'''
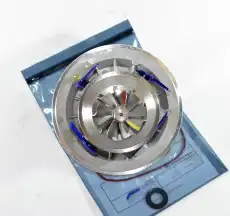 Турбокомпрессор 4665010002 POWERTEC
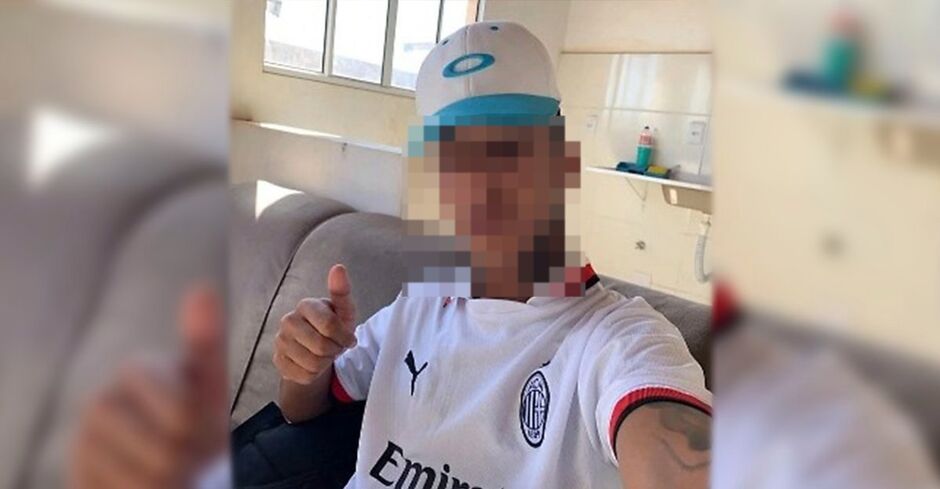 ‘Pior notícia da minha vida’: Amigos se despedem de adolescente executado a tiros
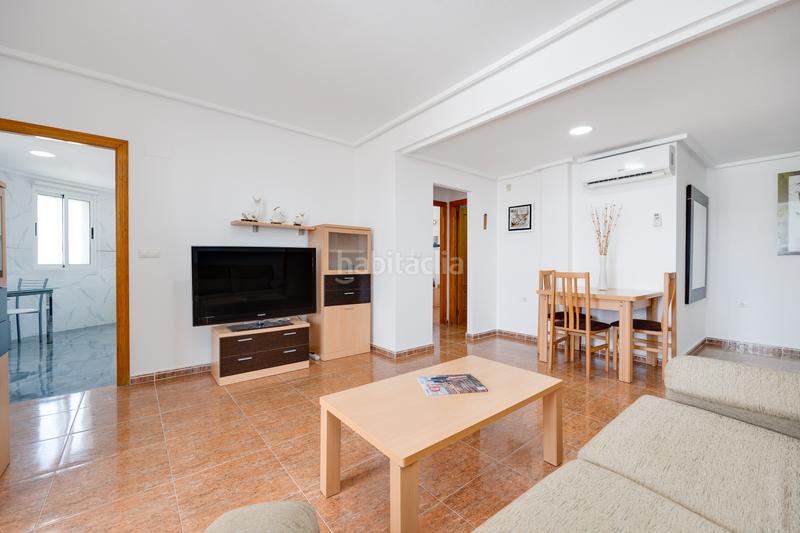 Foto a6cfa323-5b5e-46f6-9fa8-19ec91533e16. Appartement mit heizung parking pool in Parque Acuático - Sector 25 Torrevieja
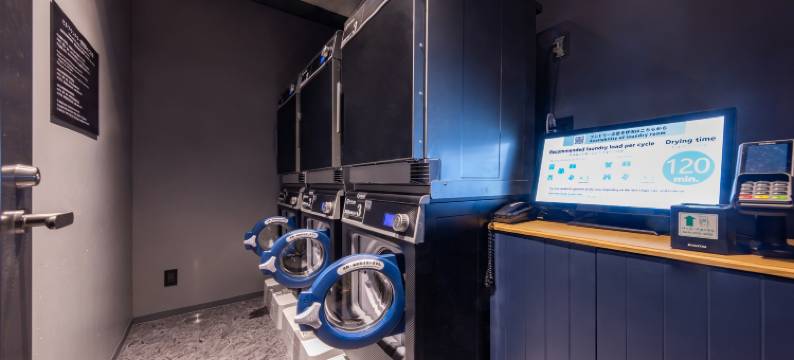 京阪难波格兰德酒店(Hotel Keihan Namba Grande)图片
'''
Activity → What is needed here is an exact repetition of the listing above, pictures excluded.

Expected output →
 Турбокомпрессор 4665010002 POWERTEC
 ‘Pior notícia da minha vida’: Amigos se despedem de adolescente executado a tiros
 Foto a6cfa323-5b5e-46f6-9fa8-19ec91533e16. Appartement mit heizung parking pool in Parque Acuático - Sector 25 Torrevieja
 京阪难波格兰德酒店(Hotel Keihan Namba Grande)图片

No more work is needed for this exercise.